5  Population Variances (8.3.1 - 8.3.2)

Confidence intervals relating to the population variances require that the distribution a sample is taken from is a normal distribution. It is therefore always important to check that the sample data reasonably follow a normal distribution. If this is not the case, then any confidence intervals calculated using the formulae stated below will be inaccurate.

There are ways to calculate confidence intervals relating to population variances when this assumption of normally distributed data is not valid, however these are not covered in S2S.
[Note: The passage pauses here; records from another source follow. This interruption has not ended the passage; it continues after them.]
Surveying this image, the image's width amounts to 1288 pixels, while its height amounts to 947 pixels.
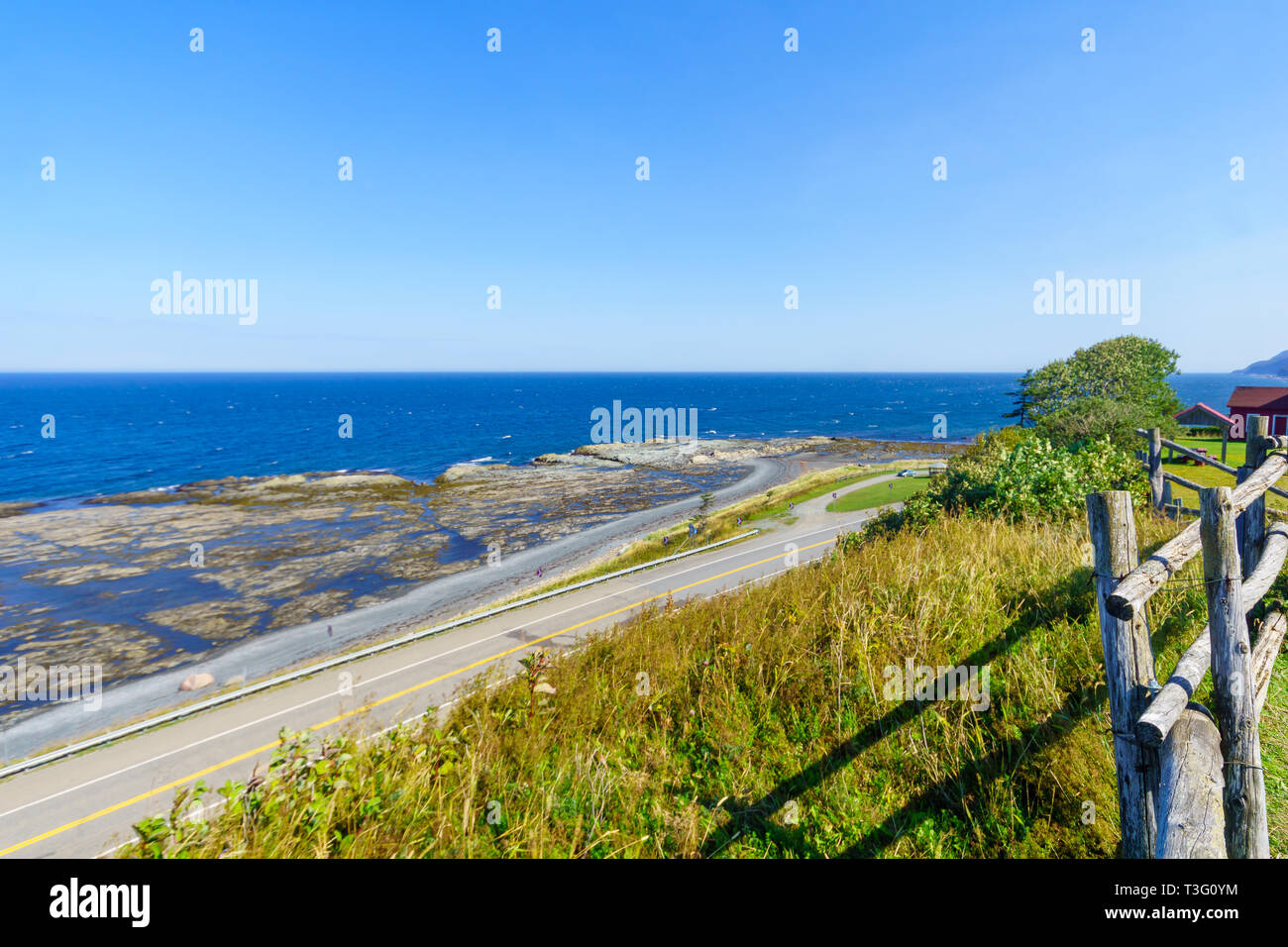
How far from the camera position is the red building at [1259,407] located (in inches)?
1658

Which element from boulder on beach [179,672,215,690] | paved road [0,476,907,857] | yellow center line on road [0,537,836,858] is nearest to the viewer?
yellow center line on road [0,537,836,858]

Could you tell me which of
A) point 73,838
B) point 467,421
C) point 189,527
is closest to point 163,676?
point 73,838

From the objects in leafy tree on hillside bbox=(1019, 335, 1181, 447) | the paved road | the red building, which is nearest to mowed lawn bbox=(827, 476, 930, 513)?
leafy tree on hillside bbox=(1019, 335, 1181, 447)

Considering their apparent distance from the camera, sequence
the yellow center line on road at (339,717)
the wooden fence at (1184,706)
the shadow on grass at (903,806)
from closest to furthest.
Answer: the wooden fence at (1184,706) → the shadow on grass at (903,806) → the yellow center line on road at (339,717)

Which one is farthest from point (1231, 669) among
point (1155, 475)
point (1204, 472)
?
point (1204, 472)

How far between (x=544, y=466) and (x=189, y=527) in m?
35.0

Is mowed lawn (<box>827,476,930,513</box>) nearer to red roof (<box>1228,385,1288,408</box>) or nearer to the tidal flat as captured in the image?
the tidal flat

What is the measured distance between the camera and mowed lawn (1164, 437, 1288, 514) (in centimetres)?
1866

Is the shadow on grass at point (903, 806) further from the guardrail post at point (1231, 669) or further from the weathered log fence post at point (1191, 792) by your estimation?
the weathered log fence post at point (1191, 792)

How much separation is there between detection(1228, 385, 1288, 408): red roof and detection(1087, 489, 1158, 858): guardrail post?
2553 inches

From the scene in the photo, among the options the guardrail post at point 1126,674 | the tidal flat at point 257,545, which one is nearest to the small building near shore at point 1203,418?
the tidal flat at point 257,545

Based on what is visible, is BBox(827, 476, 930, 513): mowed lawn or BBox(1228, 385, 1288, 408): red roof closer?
BBox(827, 476, 930, 513): mowed lawn

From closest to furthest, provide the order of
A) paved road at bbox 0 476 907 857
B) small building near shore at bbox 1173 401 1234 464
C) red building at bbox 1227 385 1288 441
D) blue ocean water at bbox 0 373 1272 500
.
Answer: paved road at bbox 0 476 907 857 → small building near shore at bbox 1173 401 1234 464 → red building at bbox 1227 385 1288 441 → blue ocean water at bbox 0 373 1272 500

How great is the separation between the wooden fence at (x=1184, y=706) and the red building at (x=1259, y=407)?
170 ft
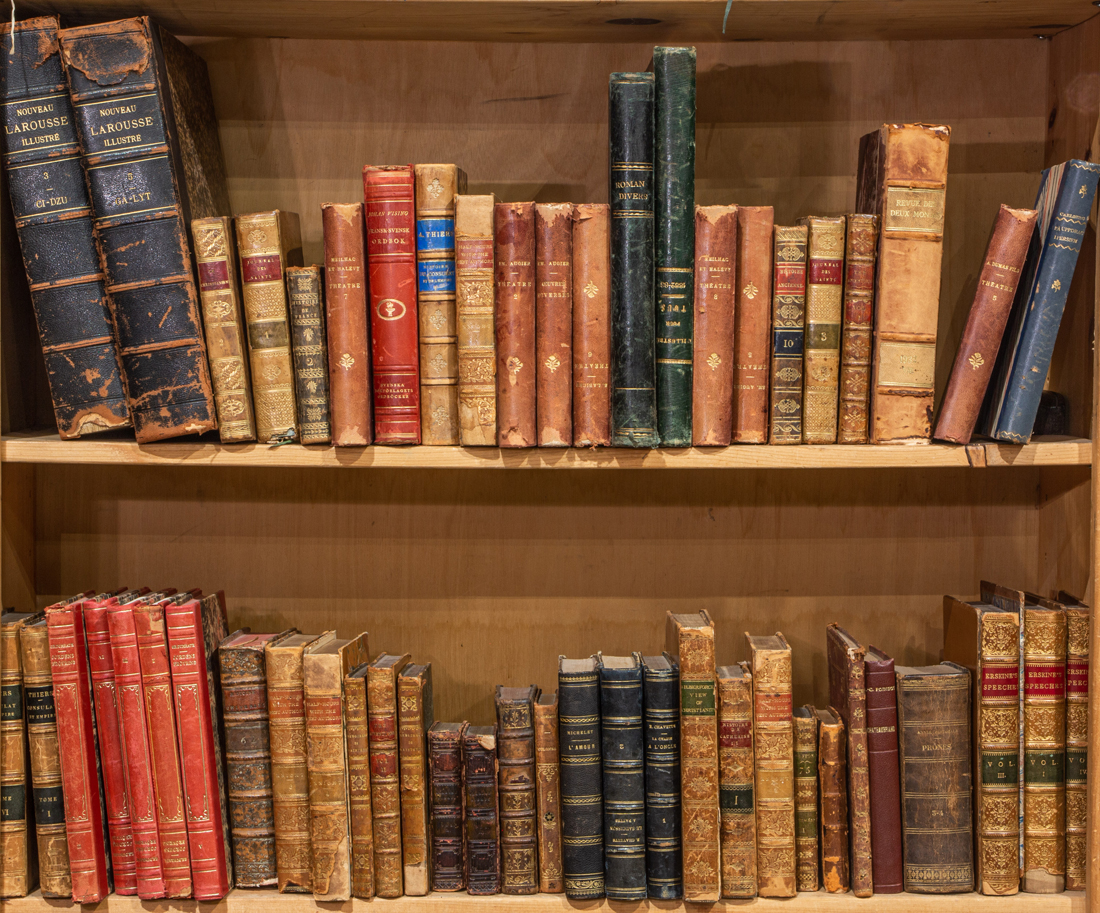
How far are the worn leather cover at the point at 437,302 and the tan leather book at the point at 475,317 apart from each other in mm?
15

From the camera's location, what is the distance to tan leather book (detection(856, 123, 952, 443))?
961 millimetres

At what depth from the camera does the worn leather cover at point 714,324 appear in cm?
97

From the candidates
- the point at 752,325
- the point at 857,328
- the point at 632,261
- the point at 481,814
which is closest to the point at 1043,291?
the point at 857,328

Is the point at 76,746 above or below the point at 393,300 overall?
below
5.1 Sampling from a Normal population (8.3.1)

Suppose a sample of size \(n\) is taken from a normal population, \(N(\mu, \sigma)\). A \((1-\alpha)\cdot100\%\) confidence interval for the population variance, \(\sigma^2\), is given by,

\[\begin{equation} \tag{8.26} CI_{1-\alpha}(\sigma^2)=\left[\frac{(n-1)s^2}{\chi^2_{1-\frac{\alpha}{2};n-1}},\frac{(n-1)s^2}{\chi^2_{\frac{\alpha}{2};n-1}}\right] \end{equation}\]
  • \(s^2\) is the sample variance, which can be found using, \[s^2=\frac{\sum_{i=1}^n(x_i-\bar{x})^2}{n-1}=\frac{\sum_{i=1}^nx_i^2-n\bar x^2}{n-1}\]

Note that this confidence interval is not centred around the point estimate for the population variance, which is the sample variance, \(s^2\). This is because the \(\chi^2\) distribution is not symmetric.

To find the corresponding quantiles from a \(\chi^2\) distribution with \(n-1\) degrees of freedom, \(\chi^2_{1-\frac{\alpha}{2};n-1}\) and \(\chi^2_{\frac{\alpha}{2};n-1}\), the function qchisq() can be used (see the Probability functions section of Lab 3 for more details).


See Section 8.3.1 of Probability and Statistics with R to see the derivation of this result and some examples of using it in practise.

5.2 Ratio of population variances (8.3.2)

When two samples of size \(n_X\) and \(n_Y\) are taken from independent normal distributions, \(N(\mu_X,\sigma_X)\) and \(N(\mu_Y,\sigma_Y)\), we might be interested in determining whether the variances of each distribution are equal. We do this by estimating the ratio of the two population variances, \(\frac{\sigma_X^2}{\sigma_Y^2}\), and constructing a confidence interval around the estimated ratio. If this interval contains the value 1, this is evidence that the two population variances are equal.

A \((1-\alpha)\cdot100\%\) confidence interval for the ratio of population variances, \(\frac{\sigma_X^2}{\sigma_Y^2}\), is given by,

\[\begin{equation} \tag{8.31} CI_{1-\alpha}\left(\frac{\sigma_X^2}{\sigma_Y^2}\right)=\left[f_{\frac{\alpha}{2};n_Y-1,n_X-1}\cdot\frac{s_X^2}{s_Y^2},f_{1-\frac{\alpha}{2};n_Y-1,n_X-1}\cdot\frac{s_X^2}{s_Y^2}\right] \end{equation}\]
  • \(s_X^2\) is the sample variance for the first sample, which can be found using, \[s_X^2=\frac{\sum_{i=1}^{n_X}(x_i-\bar{x})^2}{n_X-1}=\frac{\sum_{i=1}^{n_X}x_i^2-n\bar x^2}{n_X-1}\]

  • \(s_Y^2\) is the sample variance for the second sample, which can be found using, \[s_Y^2=\frac{\sum_{i=1}^{n_Y}(y_i-\bar{y})^2}{n_Y-1}=\frac{\sum_{i=1}^{n_Y}y_i^2-n\bar y^2}{n_Y-1}\]

Typically, the sample which has the largest sample variance will be used as the first group. That is, choose which sample is \(X\) and which is \(Y\) so that \(s_X^2>s_Y^2\).

To find the corresponding quantiles from an \(F\) distribution with \(n_Y-1\) and \(n_X-1\) degrees of freedom, \(f_{\frac{\alpha}{2};n_Y-1;n_X-1}\) and \(f_{1-\frac{\alpha}{2};n_Y-1;n_X-1}\), the function qf() can be used (see the Probability functions section of Lab 3 for more details).


See Section 8.3.2 of Probability and Statistics with R to follow examples of using this result.